Sitting on that steel step as the tail lights drift by
Sometimes things don’t work out, nobody’s asking why.
Live By Your Word
© 2011 by Eric Dahl
Got a friend, he’s a car mechanic
Says fixing broke-down cars is not his niche
There are so many mechanics
and he’s not trying to get rich.
He’s an honest man, that’s a lifelong position
His niche is being an honest mechanic
He says there’s no competition.
These are some broke-down days
In case you haven’t heard.
Gonna get confused and lost in the maze
Unless you live by your word.
Came here looking for a job,
stranger said she’d get me on track.
When she called with work, I was so grateful and surprised
She said, “Did you think
I wouldn’t call back?”
I said, “Maybe I’m not used to
people doing what they say.”
She said, “In these parts
you better do what you promise
Or you have to move away.”
These are some broke-down days —
The way you waited to attack
until I’d given all I’ve given
And the way you went blank
as you knifed me in the back
Are the true signs of the times we live in.
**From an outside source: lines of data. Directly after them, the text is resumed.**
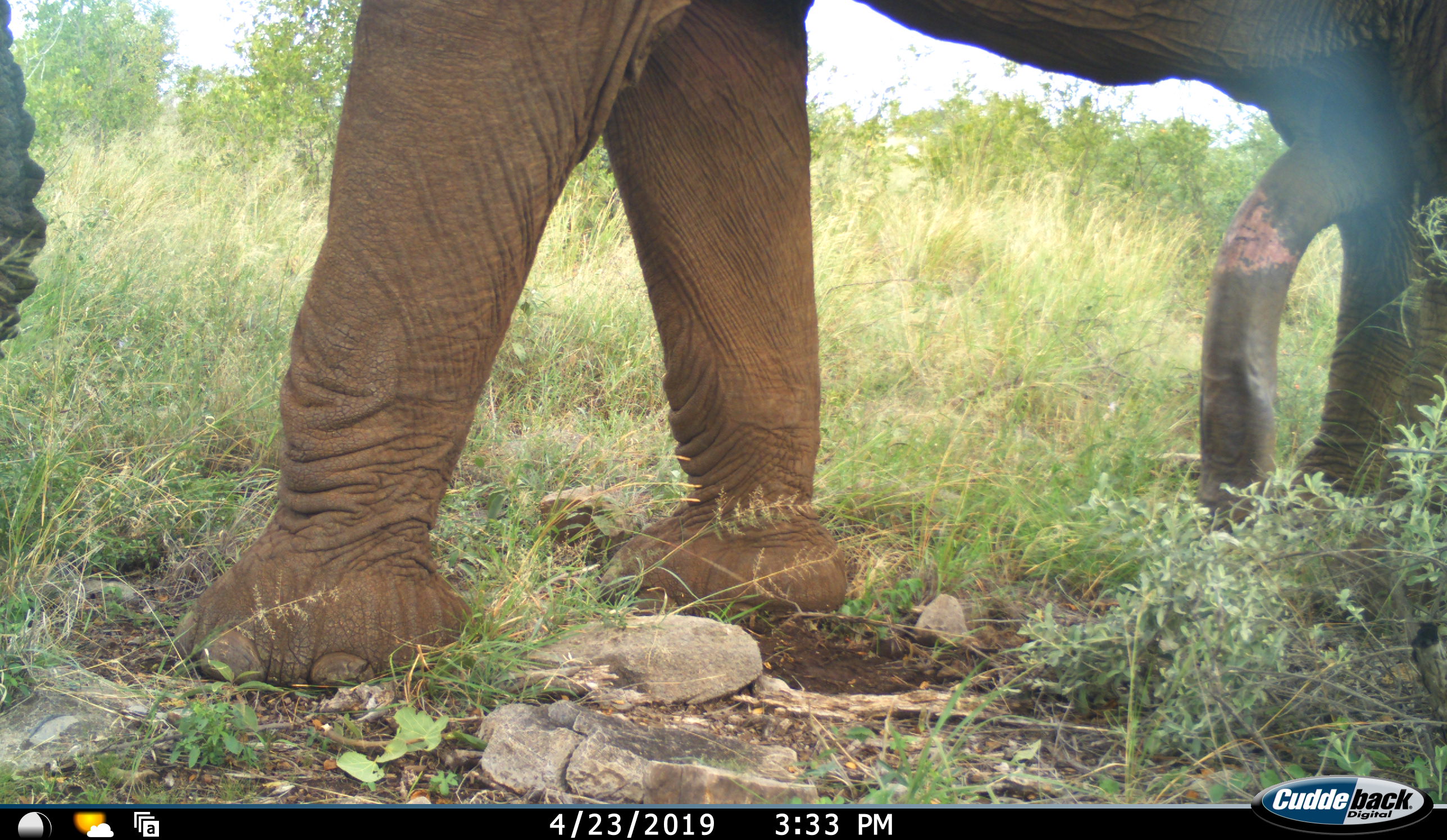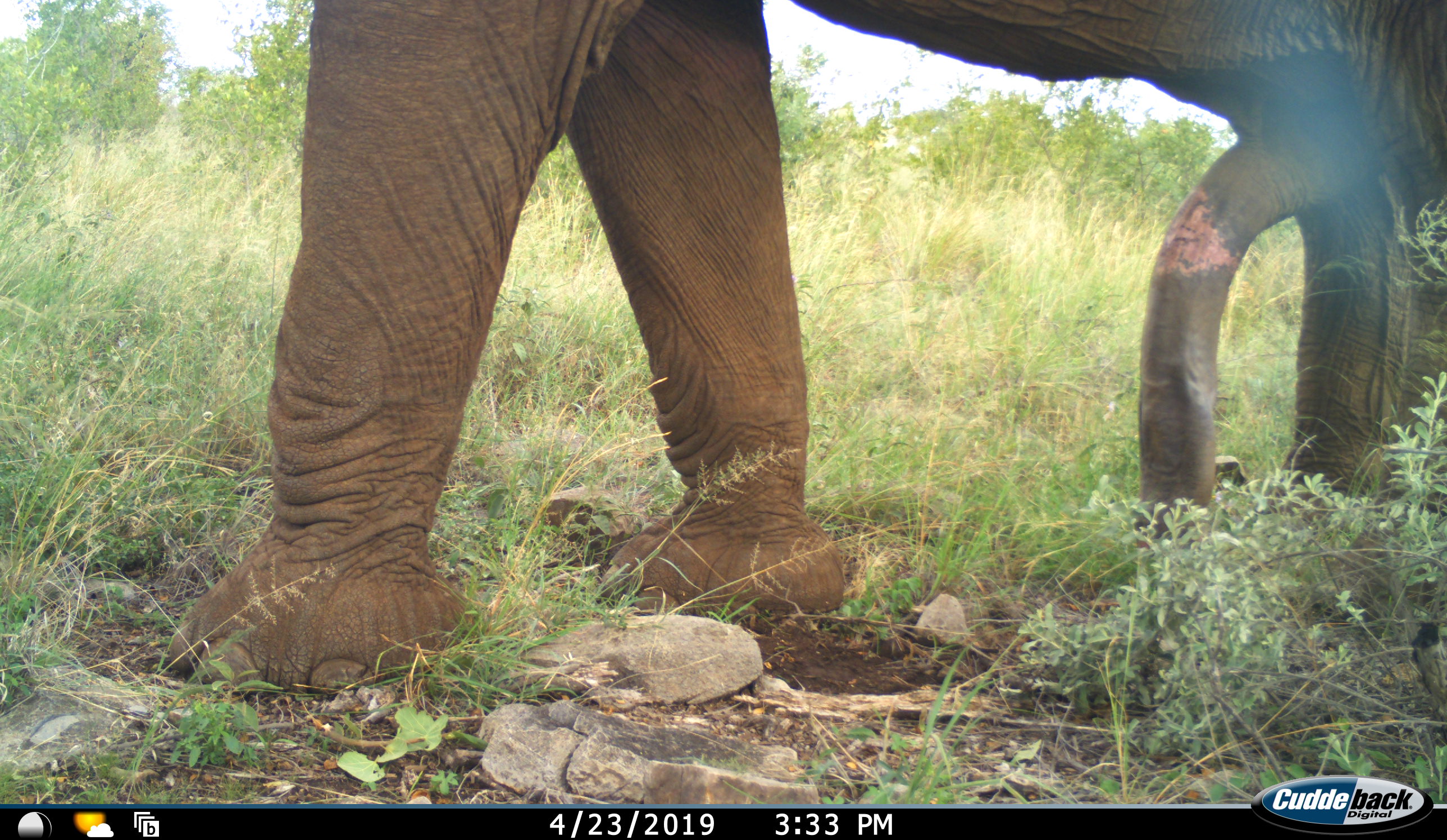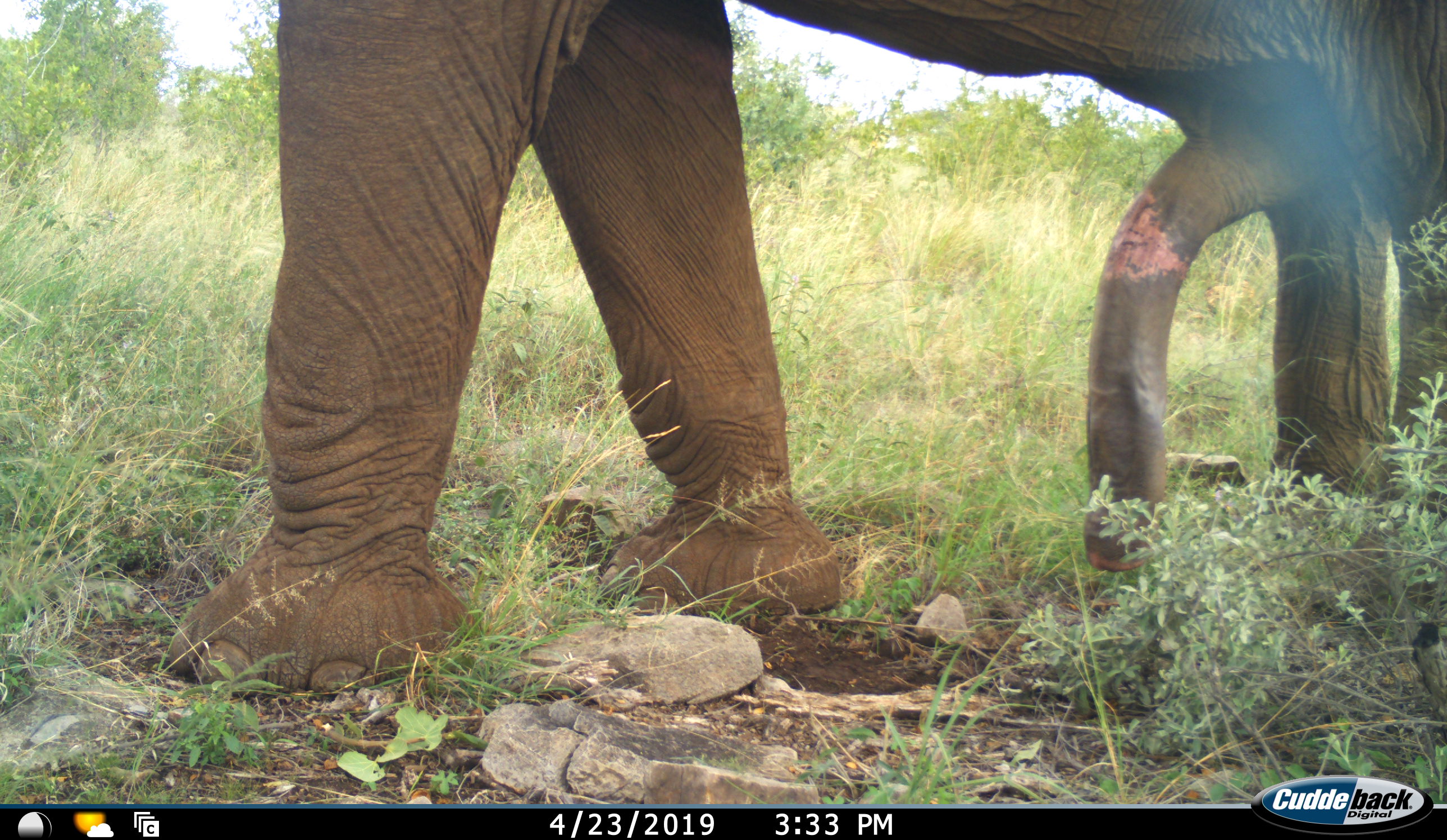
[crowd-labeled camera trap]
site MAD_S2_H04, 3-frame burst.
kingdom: Animalia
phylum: Chordata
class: Mammalia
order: Proboscidea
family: Elephantidae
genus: Loxodonta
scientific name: Loxodonta africana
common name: african bush elephant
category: elephant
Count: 1.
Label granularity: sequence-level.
These are some broke-down days
In case you haven’t heard.
Gonna get confused and lost in the maze
Unless you live by your word.
What About the Friends I Left Behind
© 2011 by Eric Dahl
There was a guy shouting into a pay phone
As I scraped the red clay and the tar
At the carwash last night
Wiping the water off of my car.
He was saying, “Baby that’s not good enough —
What about the friends I left behind?”
It happens to me everywhere, good times come to mind,
Driving an unfamiliar highway, good times come to mind,
But that’s not good enough, what about the friends I left behind?
Let all acquaintance be forgot,
bring me champagne, the best vintage
As the century goes down in Vicksburg, Mississippi,
like water under the bridge
But that’s not good enough,
what about the friends I left behind?
I started north from Marble Falls to Waco,
crossed the cotton fields of Corsicana
And in the refinery lights and the casinos of Shreveport
Good times came to mind.
Crossed the river at Vicksburg about midnight.
What about the friends I left behind?
Pulled off twenty through Lawrence, Newton
and Chunky Mississippi,
Good times came to mind,
But I keep hearing this guy at the car wash
Shouting into a pay phone:
“Baby that’s not good enough —
What about the friends I left behind?”